When the query optimizer compiles a query plan requiring statistics, the statistics are automatically updated if they are detected as being out of date. Statistics are deemed as being out of date for a variety of reasons, primarily when a certain percentage of rows have been modified since the statistics were last updated. In such an event, the statistics are updated in line; that is, the query compilation pauses, waiting for the statistics update to complete. Such events, which can be confirmed using a SQL Profiler trace containing the Auto Stats event, may lead to occasional, unpredictable query performance, a situation that sometimes leads to DBAs switching off the automatic statistic options in a bid for more predictable query performance.

Figure 13.21. The default setting for Auto Create Statistics and Auto Update Statistics should remain in place for almost all database implementations.

While automatic statistic events may result in an occasional query execution delay, the benefit of automatic statistics maintenance must be considered, particularly its advantage of avoiding poor query plans based on old statistics. The alternative of hand-crafting customized statistics is simply far too time consuming and inaccurate for all but the most specialized of cases.

Fortunately, a compromise setting was introduced in SQL Server 2005. The Auto Update Statistics Asynchronously option, set using the database property shown earlier in figure 13.21, will trigger automatic statistic update events asynchronously; that is, a query compilation will not wait on the new statistics and will proceed with the old, with subsequent queries benefiting from the newly updated statistics. Using this setting is a trade-off between the most accurate query plan and predictable query performance.

In addition to creating and maintaining indexed column statistics, SQL Server creates and maintains statistics on nonindexed columns. Such statistics are called column statistics.

13.5.2. Column statistics

Along with index statistics, you can view column statistics in SQL Server Management Studio, as shown in figure 13.22. Column statistics are named with a _WA_Sys prefix.

So why and how are column statistics useful? We know that unless an appropriate index exists on a query's predicate column(s), the statistics are not used for evaluating the usage of an index, because there is no index. The answer lies in the query optimizer needing an accurate indication of the likely number of rows that will be returned from a query in order to select the best query plan, in particular, the appropriate join logic. For example, consider this query:

Figure 13.22. Automatic ally created column statistics are prefixed with _WA_Sys_.
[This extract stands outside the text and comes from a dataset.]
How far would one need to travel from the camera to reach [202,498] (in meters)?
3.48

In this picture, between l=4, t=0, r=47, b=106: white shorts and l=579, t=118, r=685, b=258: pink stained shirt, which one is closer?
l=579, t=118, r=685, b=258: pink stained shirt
-- Statistics on large + red products may help to optimize the join ...
SELECT orders.*
FROM dbo.product
   INNER JOIN dbo.orders on product.productId = orders.productId
   product.color = 'red'
   AND product.size = 'large'

Assuming there are no indexes on the color and/or size columns, what good is it to maintain statistics on them? How many rows SQL Server thinks will be returned after applying the filter condition on the products table determines the type of join operation that will be used, that is, hash join, nested loop, or merge. Join logic is beyond the scope of this book, but suffice to say that nested loop joins perform very well or very poorly depending on the row count from one side of the join. By having accurate statistics on the columns, the query optimizer is given the best chance to choose the best join technique.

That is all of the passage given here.